From the Scholars Strategy Network, written by Daniel A. Smith, University of Florida
Access to the ballot has expanded over the course of American history — but voting rights are also reversed from time to time. One of the most abrupt reversals occurred in Florida in 2011. Backed by Republican Governor Rick Scott, the state legislature reduced the number of early voting days from 14 to eight and eliminated in-person voting on the final Sunday before the Tuesday election. This change of course for ballot access was far from a nonpartisan move. As chair of the Florida GOP Jim Greer later explained, the “Republican Party, the strategists, the consultants … firmly believe that early voting is bad for Republican Party candidates.”
Did things turn out as the party honchos expected? Drawing on multiple slices of official statewide voter files, my colleague Michael Herron and I analyzed whether the retrenchment of early voting had differential effects for different groups of Florida voters. Our results indicate that shrinking the early voting period worked as its architects apparently intended. Early voting by minorities went down in 2012, and voters who had cast ballots on the final Sunday of early voting in 2008 ended up with especially low participation in the 2012 general election.
Early voting by blacks and Hispanics
A comparison of early voting in 2008 and 2012 by black, Hispanic, and white Florida voters reveals some interesting patterns:
- Black Floridians are heavy users of the early voting option. Blacks made up about 13% of Florida’s registered voter pool in 2008 and almost 14% in 2012, yet in both elections they made up about 22% of the early voters.
- The percentage of all voters who used early voting dropped more sharply for minorities than for whites from 2008 to 2012. For blacks, the early voting share dropped from 35.7% to 31.6%; and for Hispanics, the early voting share dropped from 19.9% to 15.3%. But for whites, the early voting share went down only slightly from 18.5% to 17.6%.
A further step in our analysis involved specifying trends in early voting turnout by registered voters in each racial and ethnic group for each of Florida’s 67 counties. Did black registered voters in Broward County, for example, vote early at the same or different rates in 2008 and 2012? Our findings are clear-cut:
- Across almost every county in Florida, black voters were disproportionately heavy users of early voting in both 2008 and 2012; yet in all of the medium-sized and large Florida counties, black early voting rates declined from 2008 to 2012.
- Similar declines happened in Hispanic early voting, especially in Miami-Dade County.
- Minority early voting turnout declined from 2008 to 2012 in almost all Florida counties.
What did 2008 early voters do in 2012?
**********
◆ Objectives
**1.** Write out everything from "A further step" down to "do in 2012?" in the passage on Florida early voting.
**2.** Answer these questions from the passage on Florida early voting:
(a) In 2011, the legislature cut the number of early voting days from how many to how many?
(b) About what percentage of Florida's registered voter pool did black voters make up in 2008?
(c) In which county were declines in Hispanic early voting especially noted?
These items were drawn from a different source than the passage on Florida early voting.

◆ Supplied records
**********
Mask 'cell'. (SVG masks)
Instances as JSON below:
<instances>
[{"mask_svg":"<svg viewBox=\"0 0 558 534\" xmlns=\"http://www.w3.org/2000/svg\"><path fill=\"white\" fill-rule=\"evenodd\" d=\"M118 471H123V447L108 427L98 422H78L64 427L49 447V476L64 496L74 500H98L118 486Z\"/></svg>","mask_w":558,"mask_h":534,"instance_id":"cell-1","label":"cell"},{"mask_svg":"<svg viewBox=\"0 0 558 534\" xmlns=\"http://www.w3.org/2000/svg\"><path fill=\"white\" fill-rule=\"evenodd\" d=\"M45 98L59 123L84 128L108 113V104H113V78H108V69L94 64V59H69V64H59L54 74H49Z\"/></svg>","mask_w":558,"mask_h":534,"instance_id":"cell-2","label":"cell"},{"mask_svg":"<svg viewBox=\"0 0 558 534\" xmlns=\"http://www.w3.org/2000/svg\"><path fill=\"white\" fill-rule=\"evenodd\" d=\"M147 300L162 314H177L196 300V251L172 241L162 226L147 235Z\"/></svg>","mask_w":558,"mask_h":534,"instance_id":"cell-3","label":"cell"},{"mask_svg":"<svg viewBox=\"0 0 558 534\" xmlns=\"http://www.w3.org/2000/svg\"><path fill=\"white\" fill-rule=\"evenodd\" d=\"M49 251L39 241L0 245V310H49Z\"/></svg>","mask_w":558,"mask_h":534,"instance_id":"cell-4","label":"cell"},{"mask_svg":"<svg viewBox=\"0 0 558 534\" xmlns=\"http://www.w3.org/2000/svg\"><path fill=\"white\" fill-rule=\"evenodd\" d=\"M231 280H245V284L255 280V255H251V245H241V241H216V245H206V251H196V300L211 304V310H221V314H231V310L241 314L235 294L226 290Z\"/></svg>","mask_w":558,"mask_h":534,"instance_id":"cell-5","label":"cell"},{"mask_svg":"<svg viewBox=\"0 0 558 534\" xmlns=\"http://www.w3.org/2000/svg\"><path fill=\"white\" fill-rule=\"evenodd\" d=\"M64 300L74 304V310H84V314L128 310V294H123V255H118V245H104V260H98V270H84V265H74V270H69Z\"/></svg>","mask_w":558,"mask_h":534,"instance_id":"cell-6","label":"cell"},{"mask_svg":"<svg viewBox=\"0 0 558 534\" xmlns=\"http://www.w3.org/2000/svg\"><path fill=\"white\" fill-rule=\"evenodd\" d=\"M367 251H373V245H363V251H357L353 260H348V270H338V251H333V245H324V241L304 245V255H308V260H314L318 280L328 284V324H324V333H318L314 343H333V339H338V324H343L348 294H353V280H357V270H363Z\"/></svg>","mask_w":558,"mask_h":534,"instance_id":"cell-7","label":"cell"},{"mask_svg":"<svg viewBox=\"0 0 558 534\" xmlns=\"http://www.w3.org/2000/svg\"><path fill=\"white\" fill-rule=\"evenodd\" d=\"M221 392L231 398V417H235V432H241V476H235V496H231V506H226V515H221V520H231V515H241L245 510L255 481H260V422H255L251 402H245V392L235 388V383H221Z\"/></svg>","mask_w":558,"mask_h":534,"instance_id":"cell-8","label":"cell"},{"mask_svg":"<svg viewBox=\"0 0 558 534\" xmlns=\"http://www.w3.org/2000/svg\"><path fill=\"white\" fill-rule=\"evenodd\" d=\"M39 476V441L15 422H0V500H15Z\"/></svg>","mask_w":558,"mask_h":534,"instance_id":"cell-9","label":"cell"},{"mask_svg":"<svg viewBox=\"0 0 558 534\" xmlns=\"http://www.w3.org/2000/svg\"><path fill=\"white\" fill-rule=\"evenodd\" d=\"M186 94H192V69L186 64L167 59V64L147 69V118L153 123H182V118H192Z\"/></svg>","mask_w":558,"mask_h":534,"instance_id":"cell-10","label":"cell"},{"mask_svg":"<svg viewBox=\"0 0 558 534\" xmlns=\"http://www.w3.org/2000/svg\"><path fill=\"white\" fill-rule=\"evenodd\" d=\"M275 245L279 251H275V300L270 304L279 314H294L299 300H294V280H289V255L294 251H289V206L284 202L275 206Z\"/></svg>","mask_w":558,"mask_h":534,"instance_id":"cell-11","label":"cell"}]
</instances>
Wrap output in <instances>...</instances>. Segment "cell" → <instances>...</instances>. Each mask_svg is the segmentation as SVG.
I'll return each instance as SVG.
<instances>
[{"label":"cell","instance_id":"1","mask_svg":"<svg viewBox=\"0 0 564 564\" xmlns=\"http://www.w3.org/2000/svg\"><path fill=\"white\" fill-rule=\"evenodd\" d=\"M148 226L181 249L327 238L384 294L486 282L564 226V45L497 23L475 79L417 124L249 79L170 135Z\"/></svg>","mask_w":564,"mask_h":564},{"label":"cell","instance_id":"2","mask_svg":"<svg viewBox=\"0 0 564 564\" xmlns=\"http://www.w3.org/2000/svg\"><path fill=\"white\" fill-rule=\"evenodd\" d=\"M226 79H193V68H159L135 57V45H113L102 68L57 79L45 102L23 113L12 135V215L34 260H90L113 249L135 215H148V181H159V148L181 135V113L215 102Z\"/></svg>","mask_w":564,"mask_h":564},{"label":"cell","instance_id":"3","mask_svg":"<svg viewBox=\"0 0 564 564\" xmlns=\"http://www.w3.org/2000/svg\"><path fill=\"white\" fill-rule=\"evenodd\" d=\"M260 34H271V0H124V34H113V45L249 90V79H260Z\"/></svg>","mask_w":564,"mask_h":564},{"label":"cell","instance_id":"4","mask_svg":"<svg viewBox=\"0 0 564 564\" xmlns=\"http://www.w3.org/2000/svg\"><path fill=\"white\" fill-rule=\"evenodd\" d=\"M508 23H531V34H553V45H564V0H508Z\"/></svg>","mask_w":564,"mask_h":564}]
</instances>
**********
◆ Results in order
**1.**
A further step in our analysis involved specifying trends in early voting turnout by registered voters in each racial and ethnic group for each of Florida’s 67 counties. Did black registered voters in Broward County, for example, vote early at the same or different rates in 2008 and 2012? Our findings are clear-cut:
- Across almost every county in Florida, black voters were disproportionately heavy users of early voting in both 2008 and 2012; yet in all of the medium-sized and large Florida counties, black early voting rates declined from 2008 to 2012.
- Similar declines happened in Hispanic early voting, especially in Miami-Dade County.
- Minority early voting turnout declined from 2008 to 2012 in almost all Florida counties.
What did 2008 early voters do in 2012?

**2.**
(a) From 14 to eight.
(b) About 13%.
(c) Miami-Dade County.